--- Texte ---

Depuis quelques années, le concept « lagom » s’exporte sous forme de livres prônant un style de vie caractérisé par un design épuré voire minimaliste, une alimentation bio, une existence en harmonie avec la nature. Mais qu’en est-il vraiment ? Est-ce que cela correspond au sens originel du mot ? La Suède en kit tente de clarifier les choses.
Un peu d’étymologie
L’origine étymologique du mot lagom (prononcez [lâgome]) vient d’une ancienne déclinaison du mot lag (= loi) où la terminaison du datif pluriel en -um lui donnait le sens de « selon la loi », pas dans le sens juridique, mais plutôt dans le sens communautaire, de règle sociale. Plus tard, le sens du mot a évolué pour signifier : « adapté, approprié, convenable ».
La légende veut que les Vikings avaient l’habitude de crier « Lag om! » quand ils buvaient chacun à leur tour dans le même pichet : il fallait prendre une gorgée lagom, pour que chaque convive autour de la table puisse en faire de même.
L’adverbe suédois lagom a pour réputation d’être intraduisible en un seul mot ; la périphrase « ni trop, ni trop peu » ou la notion de « juste milieu » se rapprochent le plus de l’idée.
Quelques exemples d’utilisation
- Dricka lagom = boire modérément.
- Vattnet är lagom varmt = l’eau est à température optimale. Tout est relatif : une eau de baignade lagom pour un Suédois ne l’est pas forcément pour un Français !
- L’expression suédoise par excellence : Lagom är bäst! = le juste milieu, c’est ce qu’il y a de mieux !
La Suède, le pays lagom ?
La Suède est souvent décrite comme landet lagom, le pays lagom : le pays de la modération, du consensus, où l’on trouve pour chaque question une réponse au « juste-milieu » qui satisfait plus ou moins tout le monde, sans créer de vagues (la fameuse peur du conflit des Suédois…), pour le bien de l’environnement, des relations et de la santé des Suédois. Une attitude à la limite du paternalisme dont certains Suédois peuvent accuser le gouvernement et les autorités suédoises.

--- Données brutes ---

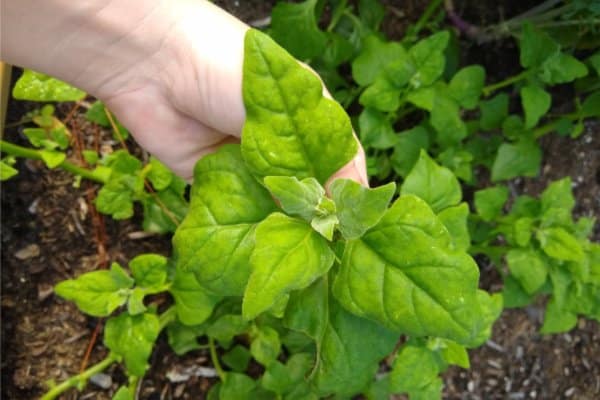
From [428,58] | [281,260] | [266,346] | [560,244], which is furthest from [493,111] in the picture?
[281,260]

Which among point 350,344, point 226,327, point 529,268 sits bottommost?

---

*Exercice court A*.
Selon le texte sur le lagom, que signifie le mot suédois lag ?
*Exercice court B*.
Recopiez sans rien changer le texte sur le lagom depuis « La légende veut » jusqu'à « lagom = boire modérément. » inclus.
Appuyez-vous uniquement sur le texte pour répondre.

*Réponse détaillée A*.
Le mot lag signifie « loi ».

*Réponse détaillée B*.
La légende veut que les Vikings avaient l’habitude de crier « Lag om! » quand ils buvaient chacun à leur tour dans le même pichet : il fallait prendre une gorgée lagom, pour que chaque convive autour de la table puisse en faire de même.
L’adverbe suédois lagom a pour réputation d’être intraduisible en un seul mot ; la périphrase « ni trop, ni trop peu » ou la notion de « juste milieu » se rapprochent le plus de l’idée.
Quelques exemples d’utilisation
- Dricka lagom = boire modérément.